Upd. Note that defadvice
macro is deprecated.
artscan answered his own question with a workable answer, but it's a bit incomplete and misleading. This also involves 'interactive
, which can be confusing in and of itself - in that it looks like it is defined inside the body of the command, but is actually used before the function is entered - and before any advice is executed (unless that advice has 'interactive
calls...)
The documentation for advice lacks a number of details that would help in this situation, so the better place to look is actually the source: advice.el
. Look at that and find the comment section @ Foo games: An advice tutorial
. You can also find the source in your Emacs itself with M-x find-library advice RET.
Specifically, for this problem, look at the section in advice.el
labeled @@ Advising interactive behavior:
- because that's exactly what you're trying to do.
If you read it closely, you'll notice that the advice does not need to be of the form around
, but can be before
as well, and it can be after
- though that's just asking for trouble.
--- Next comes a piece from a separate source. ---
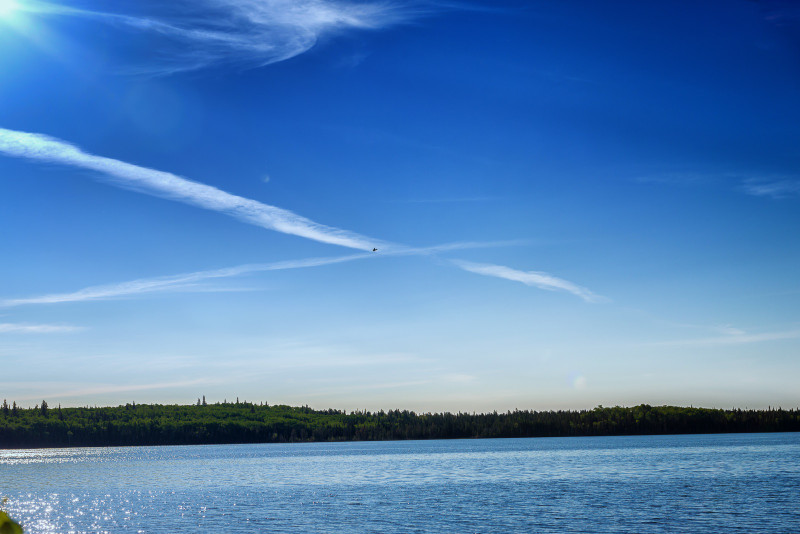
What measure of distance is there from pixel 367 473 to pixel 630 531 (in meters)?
92.3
This is because the interactive
is (and has to be) treated special.
So, the following code works (note the before
):
(defadvice find-dired (before eab-find-dired (dir args) activate)
"ignore find-args, hard code \"-iname '**'\""
(interactive
(list (read-directory-name "Run find in directory: " nil "" t)
(read-string "Run find (with args): " '("-iname '**'" . 10)
'(find-args-history . 1)))))
Probably a cleaner way to do this, as others suggested, is writing your own function, and I think the easiest is Lindydancer's answer.
Advice is a pretty enticing tool, but is easy to overuse. I wouldn't go as far as saying it is dangerous, but should be used sparingly. It seems to be best used when writing your own function doesn't work - for instance, changing the behavior of a function that is called by code you can't modify. I think good examples of this situation can be found here, here, and here (to toot my own horn).